Пенберти изогнул брови.
– О? Возник вопрос, да неужели? Я так и подумал. Этот законник, как-бишь-его-там, позавчера заглянул в клуб, попытался припереть меня к стенке. Верно, думает, что можно установить момент смерти с точностью до минуты, лишь глянув на коренные зубы покойного. Вот только выскажи этим пташкам свое мнение, и оглянуться не успеешь, как окажешься на свидетельской трибуне и повторишь то же самое под присягой.
– Понимаю. Но ведь общее-то представление складывается!
– О да. Только представления свои нужно проверять – подкреплять фактами и все такое. Нельзя выстраивать теории, ни на чем не основанные.
– Опасная штука – теории! Например, – возьмем наш случай, – за свою недолгую жизнь довелось мне поглядеть на пару-тройку покойничков, и, если бы я стал разводить теории на этот счет, просто судя по внешнему виду тела, знаете, что бы я сказал?
– Одному Господу известно, что скажет неспециалист по поводу медицинской проблемы, – отпарировал доктор, кисло усмехаясь краем губ.
– Верно, ах, как верно! Ну так я бы сказал, что скончался он весьма давно.
– Это слишком расплывчато.
– Вы сами сказали, что трупное окоченение заметно развилось. Ну, дадим шесть часов на то, чтобы оно наступило, и… когда там оно сходит?
– В тот момент окоченение уже разрешалось – разве я об этом не упомянул?
– Упомянули.

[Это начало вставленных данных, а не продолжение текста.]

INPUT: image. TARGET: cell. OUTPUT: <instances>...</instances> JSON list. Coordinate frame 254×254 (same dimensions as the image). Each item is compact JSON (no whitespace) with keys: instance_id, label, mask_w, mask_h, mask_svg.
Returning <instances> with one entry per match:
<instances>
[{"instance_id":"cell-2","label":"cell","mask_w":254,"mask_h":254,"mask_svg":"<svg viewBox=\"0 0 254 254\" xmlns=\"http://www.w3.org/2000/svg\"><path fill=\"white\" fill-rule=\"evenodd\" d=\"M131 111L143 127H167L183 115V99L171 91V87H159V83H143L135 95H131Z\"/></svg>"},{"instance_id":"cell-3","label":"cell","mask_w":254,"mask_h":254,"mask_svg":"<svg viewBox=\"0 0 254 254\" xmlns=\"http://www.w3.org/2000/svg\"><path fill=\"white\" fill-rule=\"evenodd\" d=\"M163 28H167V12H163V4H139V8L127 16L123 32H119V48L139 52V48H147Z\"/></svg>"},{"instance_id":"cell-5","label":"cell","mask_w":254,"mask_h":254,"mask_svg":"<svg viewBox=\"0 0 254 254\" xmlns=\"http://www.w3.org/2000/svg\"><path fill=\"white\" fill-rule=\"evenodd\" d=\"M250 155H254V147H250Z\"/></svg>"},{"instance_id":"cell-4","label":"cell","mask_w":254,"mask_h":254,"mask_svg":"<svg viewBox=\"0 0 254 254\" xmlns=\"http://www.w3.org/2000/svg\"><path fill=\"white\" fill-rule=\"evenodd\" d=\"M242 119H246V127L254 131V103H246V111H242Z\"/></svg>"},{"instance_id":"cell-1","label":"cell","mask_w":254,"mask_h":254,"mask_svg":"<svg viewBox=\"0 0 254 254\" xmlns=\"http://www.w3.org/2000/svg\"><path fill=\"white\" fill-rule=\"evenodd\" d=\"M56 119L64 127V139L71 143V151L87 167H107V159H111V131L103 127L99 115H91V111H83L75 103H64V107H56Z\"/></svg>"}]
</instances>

А мне казалось, что трупное окоченение сохраняется в течение двадцати четырех часов или около того?
– Иногда. А иногда сходит очень скоро. Быстро развилось – быстро разрешилось, вот такое правило. Однако я с вами согласен: при отсутствии прочих данных я бы сказал, что смерть наступила куда раньше десяти утра.
– А, признаете?
– Признаю. Но мы знаем, что генерал пришел в клуб не раньше четверти одиннадцатого.
– Итак, вы беседовали с Уильямсоном?
– О да. Я подумал, что лучше все проверить, насколько возможно. Так что могу лишь предполагать, что, поскольку смерть наступила внезапно, да и в комнате было тепло, – покойный ведь сидел у самого огня, – процесс начался и закончился очень быстро.
– Хм-м! Вы, разумеется, отлично знали конституцию бедолаги?
– Да, пожалуй. Генерал Фентиман был очень слаб. Сердце, знаете ли, начинает сдавать, когда перешагнешь за девятый десяток. Это могло произойти где угодно: я так и ждал, что он вот-вот отдаст богу душу. Кроме того, старик, видите ли, пережил изрядное потрясение.
– Что же произошло?
– Повидался с сестрой накануне вечером. Вам, полагаю, о встрече уже рассказали, раз вы, похоже, все об этом деле знаете. А после того генерал отправился на Харлей-стрит, ко мне. Я посоветовал ему постельный режим и покой. Артерии перегружены, пульс аритмичный… Старик разволновался – что вполне естественно. Ему бы хорошенько отдохнуть. А я так понимаю, он настоял на том, чтобы встать, несмотря на головокружение и слабость, – доплелся сюда, – а попробуй его удержи! – и тотчас же испустил дух.
– Это все понятно, Пенберти, но когда – когда именно – это произошло?
– Один Бог знает. А я – так нет. Еще стаканчик?
– Нет, спасибо; не сейчас. Послушайте, я так полагаю, у вас никаких сомнений не осталось по поводу всей этой истории?
– Сомнений? – Доктор уставился на Уимзи во все глаза. – Ну, разумеется! Если вы имеете в виду причину смерти – безусловно, ни малейших сомнений на этот счет у меня нет. В противном случае я бы не выписал свидетельства.
– А в отношении тела вам ничего не показалось странным?
– О чем вы?
– Вы не хуже меня знаете, что я имею в виду, – отрезал Уимзи, резко разворачиваясь и глядя прямо в лицо собеседнику. Его светлость преобразился точно по волшебству: словно из бархатных ножен вдруг взвилось стальное лезвие. Пенберти встретился глазами с лордом Питером – и медленно кивнул.
– Да, знаю. Но, прошу вас, не здесь. Лучше нам подняться в библиотеку. Там наверняка никого нет.